## WORK ORDER
Write out, unaltered, each line from the top of the records below down to the line where "Young present vote fraction: 0%." appears, that line included.

## EXERCISE MATERIAL
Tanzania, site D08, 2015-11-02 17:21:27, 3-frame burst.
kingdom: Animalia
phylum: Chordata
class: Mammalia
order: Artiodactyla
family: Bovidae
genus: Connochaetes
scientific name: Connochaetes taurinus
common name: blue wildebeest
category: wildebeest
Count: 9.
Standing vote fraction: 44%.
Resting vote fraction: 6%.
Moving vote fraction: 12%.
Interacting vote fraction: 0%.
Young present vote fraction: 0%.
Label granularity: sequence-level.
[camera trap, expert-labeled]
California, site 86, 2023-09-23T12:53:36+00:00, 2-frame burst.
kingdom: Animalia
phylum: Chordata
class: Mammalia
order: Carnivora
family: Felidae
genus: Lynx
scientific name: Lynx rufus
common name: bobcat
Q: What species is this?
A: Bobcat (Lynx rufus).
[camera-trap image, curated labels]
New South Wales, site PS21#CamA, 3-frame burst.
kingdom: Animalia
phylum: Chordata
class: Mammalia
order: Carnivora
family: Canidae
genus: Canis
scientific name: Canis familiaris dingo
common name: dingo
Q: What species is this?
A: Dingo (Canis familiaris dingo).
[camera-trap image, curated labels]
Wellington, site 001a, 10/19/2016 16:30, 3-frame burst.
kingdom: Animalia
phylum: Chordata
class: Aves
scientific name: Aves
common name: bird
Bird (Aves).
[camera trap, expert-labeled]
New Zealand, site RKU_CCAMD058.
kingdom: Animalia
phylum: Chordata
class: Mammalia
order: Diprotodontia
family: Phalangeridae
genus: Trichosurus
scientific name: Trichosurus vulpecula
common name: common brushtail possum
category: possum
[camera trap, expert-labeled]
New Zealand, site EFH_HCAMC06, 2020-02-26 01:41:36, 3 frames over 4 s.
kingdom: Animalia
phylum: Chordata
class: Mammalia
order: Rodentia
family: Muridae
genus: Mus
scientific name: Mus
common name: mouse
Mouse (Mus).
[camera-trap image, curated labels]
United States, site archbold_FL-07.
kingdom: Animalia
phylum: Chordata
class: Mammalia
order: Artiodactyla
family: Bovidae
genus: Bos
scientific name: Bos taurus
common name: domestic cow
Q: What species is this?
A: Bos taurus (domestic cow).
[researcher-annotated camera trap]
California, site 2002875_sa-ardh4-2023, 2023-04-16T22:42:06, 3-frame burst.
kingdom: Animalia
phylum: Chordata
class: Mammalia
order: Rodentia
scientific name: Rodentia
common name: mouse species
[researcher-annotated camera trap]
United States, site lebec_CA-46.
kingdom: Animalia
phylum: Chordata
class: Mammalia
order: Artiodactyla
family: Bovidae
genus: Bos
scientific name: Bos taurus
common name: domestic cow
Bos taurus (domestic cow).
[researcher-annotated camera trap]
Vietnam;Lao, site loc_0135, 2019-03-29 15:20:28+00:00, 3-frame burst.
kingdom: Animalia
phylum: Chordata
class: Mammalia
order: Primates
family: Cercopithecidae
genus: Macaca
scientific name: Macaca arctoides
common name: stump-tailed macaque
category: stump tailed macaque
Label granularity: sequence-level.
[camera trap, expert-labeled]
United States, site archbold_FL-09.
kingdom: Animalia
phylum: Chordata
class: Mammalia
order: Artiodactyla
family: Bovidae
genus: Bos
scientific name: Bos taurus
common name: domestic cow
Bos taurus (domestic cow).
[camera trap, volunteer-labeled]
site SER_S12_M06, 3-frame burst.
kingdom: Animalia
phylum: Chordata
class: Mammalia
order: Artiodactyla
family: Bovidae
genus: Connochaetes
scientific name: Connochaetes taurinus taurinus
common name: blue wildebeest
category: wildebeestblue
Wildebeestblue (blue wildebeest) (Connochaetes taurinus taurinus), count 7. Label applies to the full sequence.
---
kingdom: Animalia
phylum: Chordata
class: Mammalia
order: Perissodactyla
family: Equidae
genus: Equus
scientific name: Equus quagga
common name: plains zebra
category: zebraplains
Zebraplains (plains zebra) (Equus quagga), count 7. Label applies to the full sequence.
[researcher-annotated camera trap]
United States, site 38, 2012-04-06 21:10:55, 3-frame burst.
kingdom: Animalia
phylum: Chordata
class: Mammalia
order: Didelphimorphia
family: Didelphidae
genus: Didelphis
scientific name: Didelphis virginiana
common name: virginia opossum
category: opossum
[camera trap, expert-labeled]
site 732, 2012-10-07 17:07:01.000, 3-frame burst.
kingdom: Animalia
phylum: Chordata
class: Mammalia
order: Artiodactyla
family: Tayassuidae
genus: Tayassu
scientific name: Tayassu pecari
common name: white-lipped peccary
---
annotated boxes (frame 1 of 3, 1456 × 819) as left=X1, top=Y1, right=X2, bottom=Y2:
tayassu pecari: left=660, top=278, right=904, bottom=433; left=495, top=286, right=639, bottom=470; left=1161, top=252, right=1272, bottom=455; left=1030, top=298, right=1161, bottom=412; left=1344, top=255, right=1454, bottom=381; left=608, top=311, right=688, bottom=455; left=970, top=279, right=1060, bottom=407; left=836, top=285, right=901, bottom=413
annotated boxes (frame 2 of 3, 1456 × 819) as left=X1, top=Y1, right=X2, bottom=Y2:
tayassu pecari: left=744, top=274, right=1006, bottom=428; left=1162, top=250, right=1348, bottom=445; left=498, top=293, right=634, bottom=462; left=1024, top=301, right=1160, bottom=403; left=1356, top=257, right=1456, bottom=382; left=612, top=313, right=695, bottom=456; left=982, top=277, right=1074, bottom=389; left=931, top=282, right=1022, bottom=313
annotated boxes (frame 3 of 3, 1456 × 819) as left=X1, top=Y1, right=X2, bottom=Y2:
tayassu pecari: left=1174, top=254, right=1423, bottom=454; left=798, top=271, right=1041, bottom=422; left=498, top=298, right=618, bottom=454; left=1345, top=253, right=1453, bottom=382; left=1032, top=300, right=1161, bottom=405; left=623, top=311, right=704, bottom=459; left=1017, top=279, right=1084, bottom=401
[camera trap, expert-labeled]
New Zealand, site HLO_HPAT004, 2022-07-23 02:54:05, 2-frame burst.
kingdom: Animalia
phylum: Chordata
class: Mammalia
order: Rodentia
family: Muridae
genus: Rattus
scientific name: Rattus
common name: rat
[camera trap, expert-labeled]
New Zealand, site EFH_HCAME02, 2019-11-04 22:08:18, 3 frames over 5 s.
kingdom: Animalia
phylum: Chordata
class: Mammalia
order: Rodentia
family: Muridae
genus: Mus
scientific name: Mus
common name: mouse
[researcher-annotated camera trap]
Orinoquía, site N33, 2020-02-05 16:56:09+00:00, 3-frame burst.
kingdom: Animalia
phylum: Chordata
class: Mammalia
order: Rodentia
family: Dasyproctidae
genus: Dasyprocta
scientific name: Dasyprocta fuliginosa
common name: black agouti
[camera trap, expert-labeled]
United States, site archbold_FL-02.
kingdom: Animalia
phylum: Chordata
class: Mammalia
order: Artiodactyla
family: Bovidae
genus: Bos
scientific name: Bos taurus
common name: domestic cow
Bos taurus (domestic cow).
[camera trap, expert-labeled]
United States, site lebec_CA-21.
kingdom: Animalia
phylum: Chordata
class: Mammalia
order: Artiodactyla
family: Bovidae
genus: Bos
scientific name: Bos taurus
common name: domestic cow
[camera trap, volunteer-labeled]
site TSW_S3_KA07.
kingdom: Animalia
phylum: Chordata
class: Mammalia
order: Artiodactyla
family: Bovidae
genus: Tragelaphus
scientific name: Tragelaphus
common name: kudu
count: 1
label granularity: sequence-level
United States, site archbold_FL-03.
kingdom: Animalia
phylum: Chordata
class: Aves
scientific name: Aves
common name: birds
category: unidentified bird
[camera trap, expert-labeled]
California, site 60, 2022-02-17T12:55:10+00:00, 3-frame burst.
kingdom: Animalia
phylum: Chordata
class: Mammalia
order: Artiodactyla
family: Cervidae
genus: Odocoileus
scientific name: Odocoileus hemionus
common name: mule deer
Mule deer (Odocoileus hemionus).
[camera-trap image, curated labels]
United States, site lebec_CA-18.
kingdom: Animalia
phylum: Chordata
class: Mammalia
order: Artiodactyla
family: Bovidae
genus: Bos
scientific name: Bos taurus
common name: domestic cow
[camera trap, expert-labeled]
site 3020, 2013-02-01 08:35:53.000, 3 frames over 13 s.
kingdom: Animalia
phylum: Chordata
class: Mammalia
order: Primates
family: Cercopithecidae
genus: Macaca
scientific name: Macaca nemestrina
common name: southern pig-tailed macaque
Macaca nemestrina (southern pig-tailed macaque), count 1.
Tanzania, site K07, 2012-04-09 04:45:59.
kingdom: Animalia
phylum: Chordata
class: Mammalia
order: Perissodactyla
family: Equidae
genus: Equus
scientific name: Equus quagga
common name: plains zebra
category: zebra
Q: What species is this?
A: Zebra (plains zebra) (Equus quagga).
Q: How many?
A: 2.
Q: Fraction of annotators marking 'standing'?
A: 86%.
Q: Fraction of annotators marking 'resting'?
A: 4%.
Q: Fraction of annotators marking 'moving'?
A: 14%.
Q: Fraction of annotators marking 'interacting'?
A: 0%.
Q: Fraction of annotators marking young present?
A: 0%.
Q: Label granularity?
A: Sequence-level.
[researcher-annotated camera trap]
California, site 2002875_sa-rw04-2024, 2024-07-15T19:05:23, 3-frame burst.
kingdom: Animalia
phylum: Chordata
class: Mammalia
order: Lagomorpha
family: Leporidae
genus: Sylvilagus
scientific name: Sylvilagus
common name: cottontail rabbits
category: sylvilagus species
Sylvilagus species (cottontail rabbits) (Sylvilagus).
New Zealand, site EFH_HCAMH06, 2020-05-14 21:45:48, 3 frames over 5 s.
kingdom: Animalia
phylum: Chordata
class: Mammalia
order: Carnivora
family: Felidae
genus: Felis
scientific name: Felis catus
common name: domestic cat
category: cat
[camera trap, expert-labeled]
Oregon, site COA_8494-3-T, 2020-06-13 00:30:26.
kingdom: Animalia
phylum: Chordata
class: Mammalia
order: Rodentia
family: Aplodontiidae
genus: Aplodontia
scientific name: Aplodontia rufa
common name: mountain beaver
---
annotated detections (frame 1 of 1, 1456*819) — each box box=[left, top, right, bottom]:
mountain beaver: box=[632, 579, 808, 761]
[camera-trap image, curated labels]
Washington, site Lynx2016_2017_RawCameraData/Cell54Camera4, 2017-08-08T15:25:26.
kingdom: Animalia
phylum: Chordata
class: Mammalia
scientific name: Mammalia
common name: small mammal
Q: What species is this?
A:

## SOLUTION TO THE PROBLEM
Tanzania, site D08, 2015-11-02 17:21:27, 3-frame burst.
kingdom: Animalia
phylum: Chordata
class: Mammalia
order: Artiodactyla
family: Bovidae
genus: Connochaetes
scientific name: Connochaetes taurinus
common name: blue wildebeest
category: wildebeest
Count: 9.
Standing vote fraction: 44%.
Resting vote fraction: 6%.
Moving vote fraction: 12%.
Interacting vote fraction: 0%.
Young present vote fraction: 0%.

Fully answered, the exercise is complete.